WHAT IS EXPECTED
With the images removed, reproduce each entry below word for word.

_ _ _

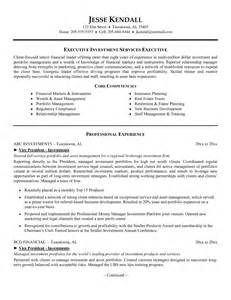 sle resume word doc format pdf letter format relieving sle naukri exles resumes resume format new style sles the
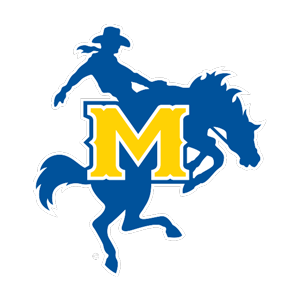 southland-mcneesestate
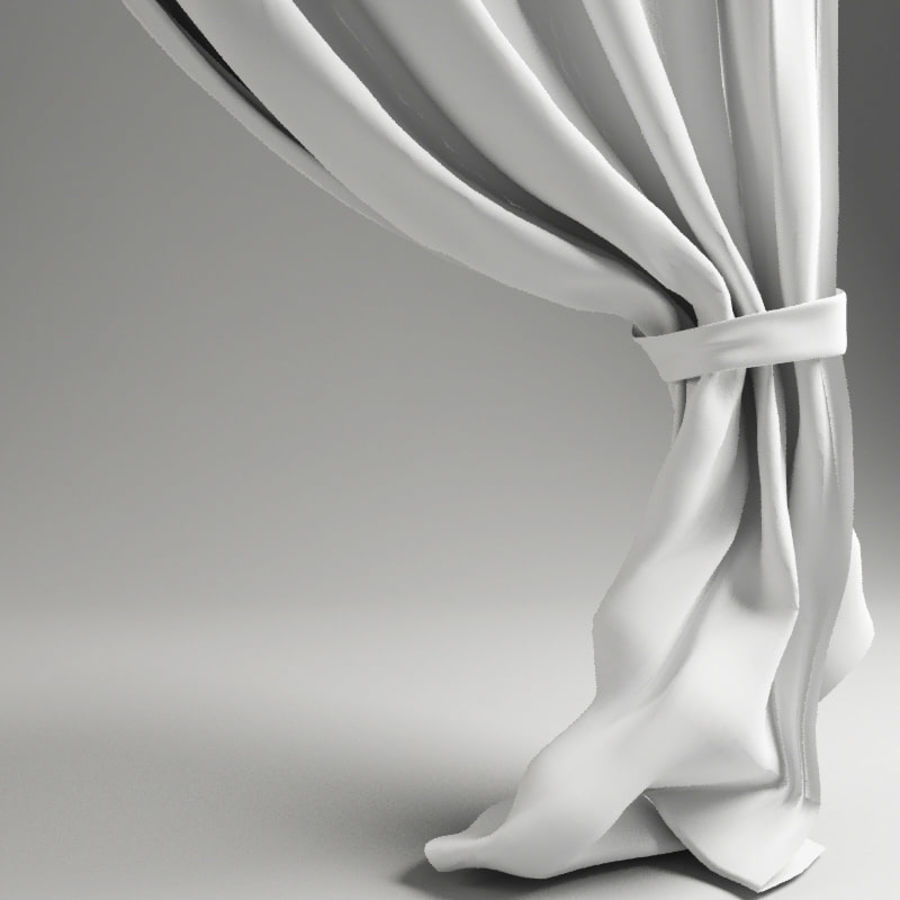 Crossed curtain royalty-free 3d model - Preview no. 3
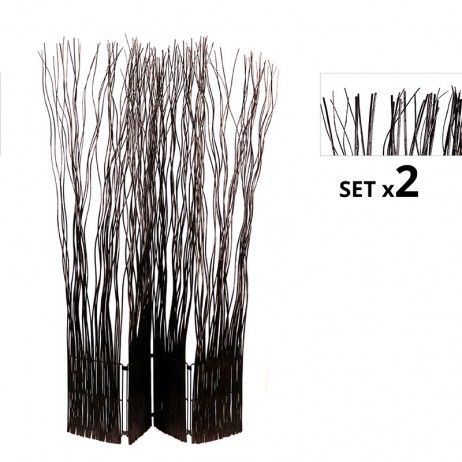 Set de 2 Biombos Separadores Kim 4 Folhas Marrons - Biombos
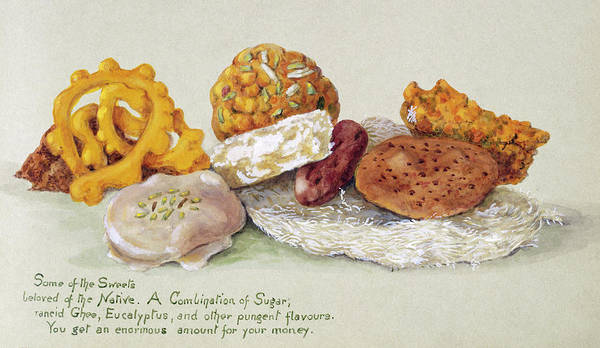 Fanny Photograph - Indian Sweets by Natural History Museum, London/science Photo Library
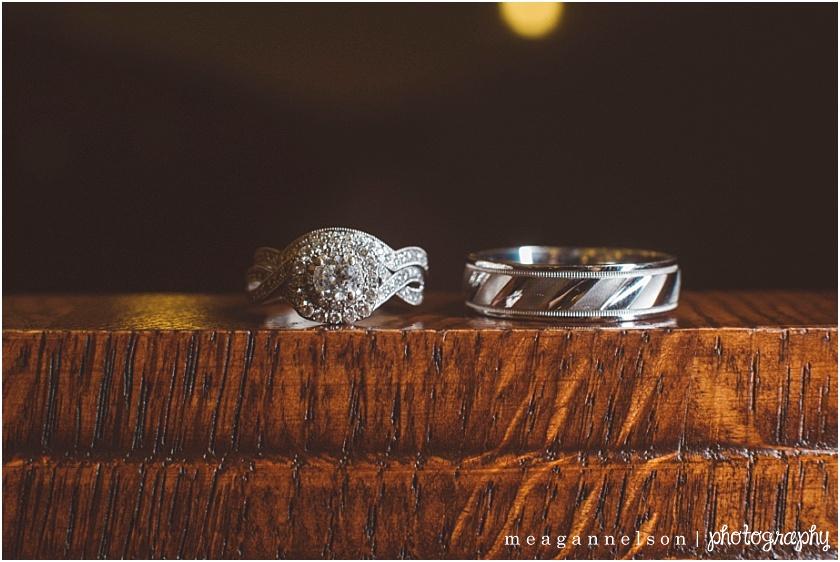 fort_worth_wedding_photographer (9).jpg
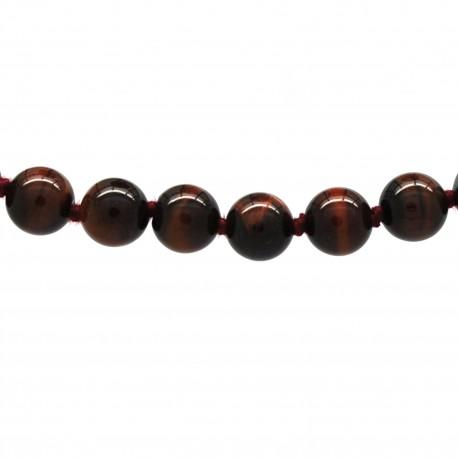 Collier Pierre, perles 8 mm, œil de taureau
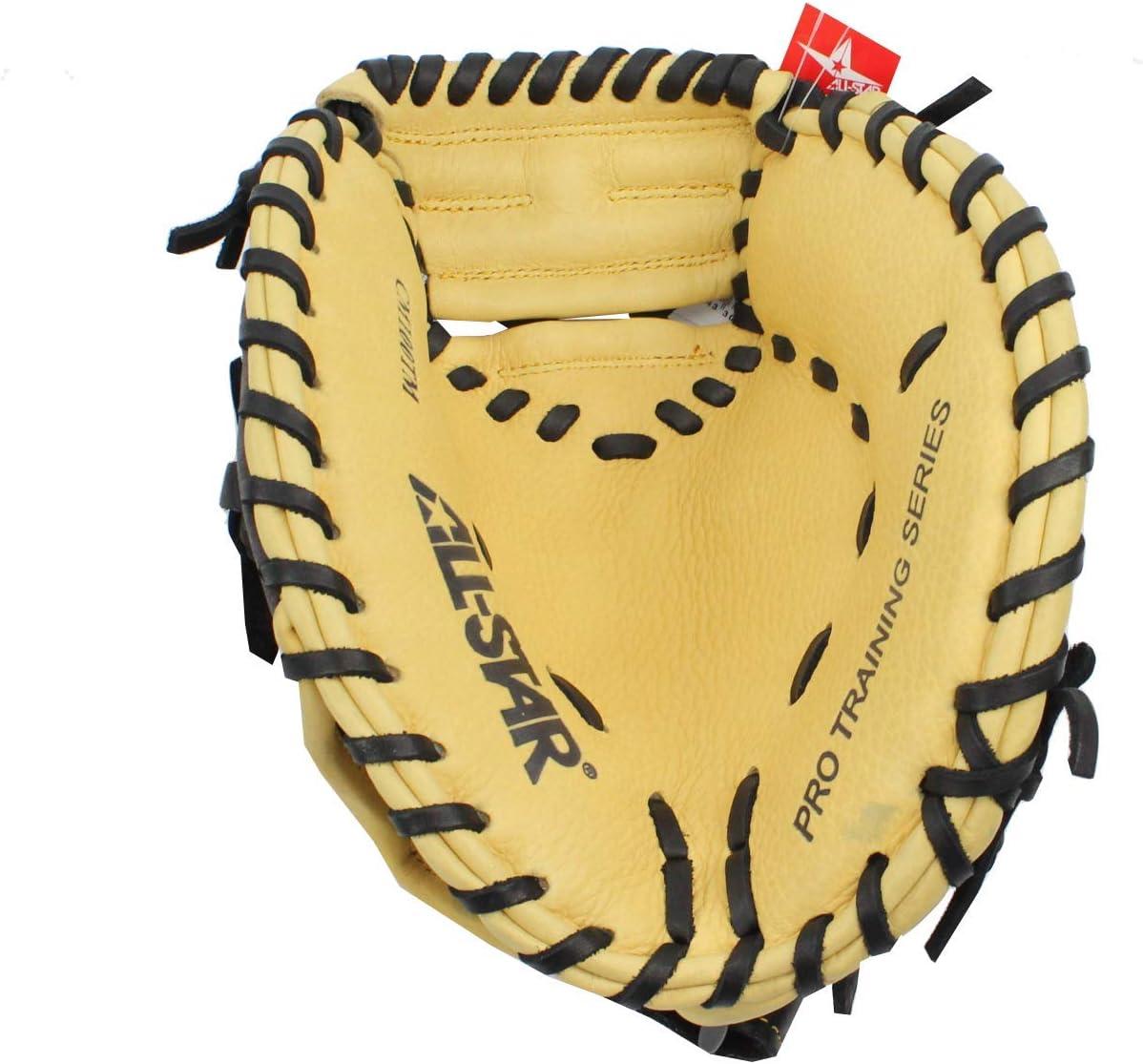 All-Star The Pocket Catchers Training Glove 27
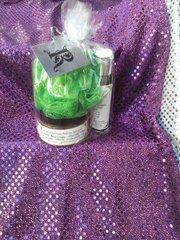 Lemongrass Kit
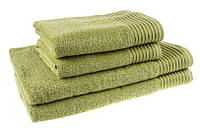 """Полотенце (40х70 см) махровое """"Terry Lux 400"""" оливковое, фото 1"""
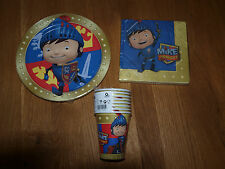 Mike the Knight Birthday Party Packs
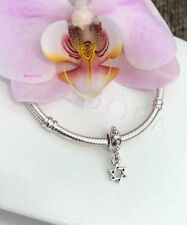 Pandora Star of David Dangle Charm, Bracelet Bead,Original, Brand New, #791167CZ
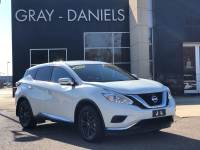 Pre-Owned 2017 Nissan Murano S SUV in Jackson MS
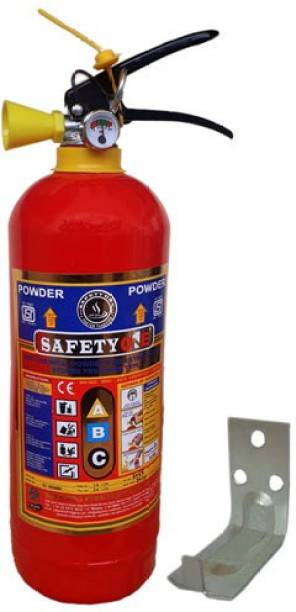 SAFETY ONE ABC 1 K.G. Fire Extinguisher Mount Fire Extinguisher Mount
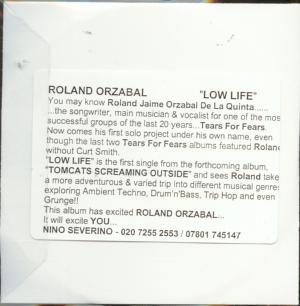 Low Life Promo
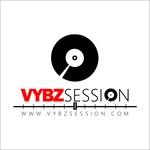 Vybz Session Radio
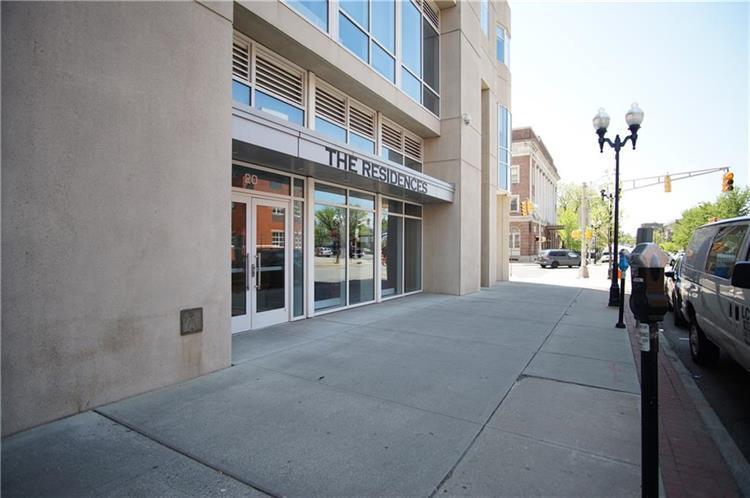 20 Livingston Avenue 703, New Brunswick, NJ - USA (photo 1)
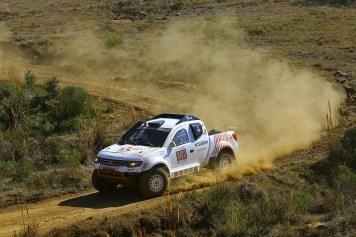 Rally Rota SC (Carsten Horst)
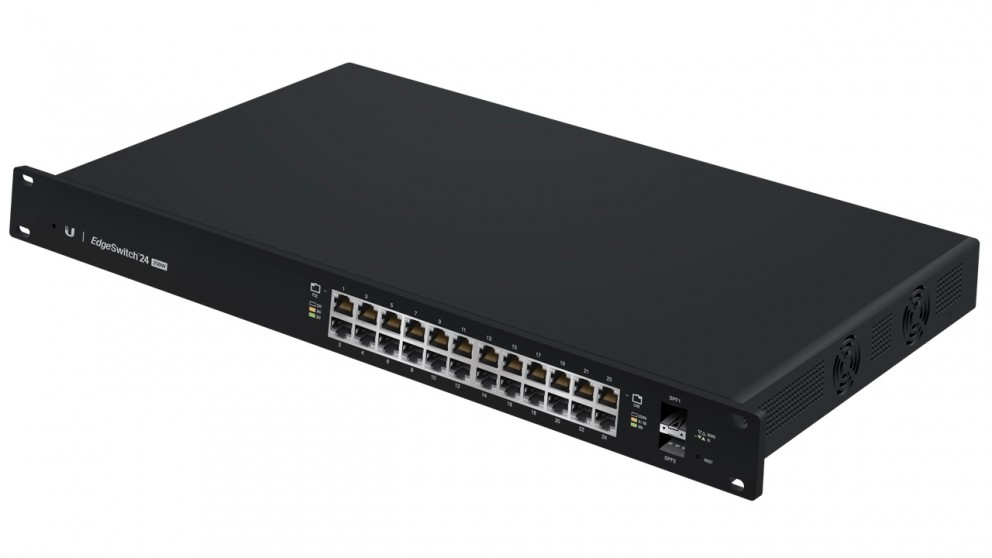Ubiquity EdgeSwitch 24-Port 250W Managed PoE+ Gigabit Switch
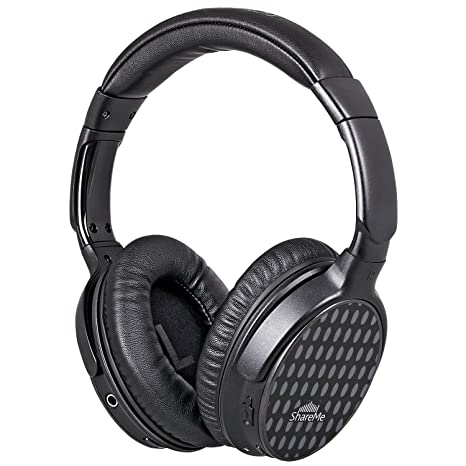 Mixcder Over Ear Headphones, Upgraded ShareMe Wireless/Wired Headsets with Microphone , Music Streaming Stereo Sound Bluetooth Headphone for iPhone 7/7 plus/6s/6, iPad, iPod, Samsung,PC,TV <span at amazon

_ _ _

TASK SOLUTION
 sle resume word doc format pdf letter format relieving sle naukri exles resumes resume format new style sles the
 southland-mcneesestate
 Crossed curtain royalty-free 3d model - Preview no. 3
 Set de 2 Biombos Separadores Kim 4 Folhas Marrons - Biombos
 Fanny Photograph - Indian Sweets by Natural History Museum, London/science Photo Library
 fort_worth_wedding_photographer (9).jpg
 Collier Pierre, perles 8 mm, œil de taureau
 All-Star The Pocket Catchers Training Glove 27
 Lemongrass Kit
 """Полотенце (40х70 см) махровое """"Terry Lux 400"""" оливковое, фото 1"""
 Mike the Knight Birthday Party Packs
 Pandora Star of David Dangle Charm, Bracelet Bead,Original, Brand New, #791167CZ
 Pre-Owned 2017 Nissan Murano S SUV in Jackson MS
 SAFETY ONE ABC 1 K.G. Fire Extinguisher Mount Fire Extinguisher Mount
 Low Life Promo
 Vybz Session Radio
 20 Livingston Avenue 703, New Brunswick, NJ - USA (photo 1)
 Rally Rota SC (Carsten Horst)
Ubiquity EdgeSwitch 24-Port 250W Managed PoE+ Gigabit Switch
 Mixcder Over Ear Headphones, Upgraded ShareMe Wireless/Wired Headsets with Microphone , Music Streaming Stereo Sound Bluetooth Headphone for iPhone 7/7 plus/6s/6, iPad, iPod, Samsung,PC,TV <span at amazon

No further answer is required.